Office: Fretwell 255F
Email: atoscano@uncc.edu
Video Games & American Culture » January 20th: Introduction to Video Game Studies

January 20th: Introduction to Video Game Studies

Video Games & Culture

  • We’re asynchronous this week
  • Review the syllabus if you haven’t done so
  • Canvas Posts–you don’t have to wait for class…
  • Face to face next class: 1/28

Define Technology

What is technology? Let’s get started thinking about technology/ies broadly.

Cultural Studies

What do the Red Hot Chili Peppers have to say about media and culture?

“Space may be the final frontier / but it’s made in a Hollywood basement”–RHCP “Californication”

Ubiquity of Rhetoric

You’d think that with such a rich history, rhetoric would be introduced to students long before college. Well, it is, but not necessarily as a pillar of Western Civilization. The term comes up when politicians or their critics denounce an opponent’s speech as empty; therefore, “rhetoric” is often associated popularly with “empty speech,” non-contributing verbiage, or fluff.

PROVIDED RECORDS ::
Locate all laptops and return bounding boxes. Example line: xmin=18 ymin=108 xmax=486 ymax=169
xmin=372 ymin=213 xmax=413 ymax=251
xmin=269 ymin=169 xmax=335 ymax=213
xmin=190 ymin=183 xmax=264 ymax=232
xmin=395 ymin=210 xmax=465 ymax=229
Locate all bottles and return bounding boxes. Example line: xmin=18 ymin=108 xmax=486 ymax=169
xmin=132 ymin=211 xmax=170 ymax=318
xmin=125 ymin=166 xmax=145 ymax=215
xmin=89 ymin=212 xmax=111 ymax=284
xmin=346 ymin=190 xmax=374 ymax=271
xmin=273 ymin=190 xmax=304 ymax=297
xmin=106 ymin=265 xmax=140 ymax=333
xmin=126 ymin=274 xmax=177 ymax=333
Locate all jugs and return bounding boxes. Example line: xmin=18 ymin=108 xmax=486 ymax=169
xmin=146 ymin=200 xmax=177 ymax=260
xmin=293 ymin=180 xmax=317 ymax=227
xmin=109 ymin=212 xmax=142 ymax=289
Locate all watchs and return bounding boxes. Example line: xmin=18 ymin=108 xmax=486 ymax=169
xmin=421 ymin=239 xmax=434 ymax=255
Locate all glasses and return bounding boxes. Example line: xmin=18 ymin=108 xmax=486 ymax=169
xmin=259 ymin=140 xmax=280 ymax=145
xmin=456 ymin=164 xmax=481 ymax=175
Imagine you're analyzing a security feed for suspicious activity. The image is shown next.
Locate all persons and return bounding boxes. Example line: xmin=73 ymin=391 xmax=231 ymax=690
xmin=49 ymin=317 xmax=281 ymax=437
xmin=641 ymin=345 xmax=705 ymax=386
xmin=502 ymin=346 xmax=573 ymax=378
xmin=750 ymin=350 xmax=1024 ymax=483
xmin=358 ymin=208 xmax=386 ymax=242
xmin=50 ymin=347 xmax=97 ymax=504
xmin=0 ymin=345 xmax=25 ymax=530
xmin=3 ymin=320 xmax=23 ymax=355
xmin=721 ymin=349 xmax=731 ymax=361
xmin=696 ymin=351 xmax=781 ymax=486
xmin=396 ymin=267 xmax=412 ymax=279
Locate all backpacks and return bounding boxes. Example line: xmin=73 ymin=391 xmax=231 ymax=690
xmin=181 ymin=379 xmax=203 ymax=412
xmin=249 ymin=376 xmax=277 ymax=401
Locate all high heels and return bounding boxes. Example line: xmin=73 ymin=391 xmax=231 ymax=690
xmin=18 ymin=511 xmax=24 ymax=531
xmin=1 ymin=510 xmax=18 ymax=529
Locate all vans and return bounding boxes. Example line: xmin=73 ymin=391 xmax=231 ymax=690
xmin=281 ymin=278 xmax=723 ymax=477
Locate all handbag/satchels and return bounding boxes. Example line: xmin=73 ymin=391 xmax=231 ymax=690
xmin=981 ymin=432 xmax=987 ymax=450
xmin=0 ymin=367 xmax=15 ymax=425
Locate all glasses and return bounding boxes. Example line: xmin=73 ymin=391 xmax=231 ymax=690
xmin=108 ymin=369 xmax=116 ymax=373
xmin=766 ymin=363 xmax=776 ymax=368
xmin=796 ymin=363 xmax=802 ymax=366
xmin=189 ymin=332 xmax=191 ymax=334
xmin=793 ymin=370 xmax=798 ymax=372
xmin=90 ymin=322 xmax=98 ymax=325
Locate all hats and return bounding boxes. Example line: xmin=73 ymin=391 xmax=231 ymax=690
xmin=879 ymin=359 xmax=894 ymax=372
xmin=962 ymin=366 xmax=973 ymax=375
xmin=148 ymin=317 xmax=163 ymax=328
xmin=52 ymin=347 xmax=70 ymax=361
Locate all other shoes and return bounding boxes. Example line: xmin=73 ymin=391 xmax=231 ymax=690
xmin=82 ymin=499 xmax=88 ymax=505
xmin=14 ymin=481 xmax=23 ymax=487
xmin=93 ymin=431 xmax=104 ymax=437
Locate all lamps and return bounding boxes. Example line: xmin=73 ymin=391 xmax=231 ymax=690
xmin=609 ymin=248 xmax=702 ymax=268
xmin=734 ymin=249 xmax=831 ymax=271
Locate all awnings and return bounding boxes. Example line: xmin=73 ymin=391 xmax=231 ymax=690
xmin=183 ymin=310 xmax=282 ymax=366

TASK :: In the course page for Video Games & American Culture, what date is given for the next face-to-face class?

YOUR RESPONSE :: 1/28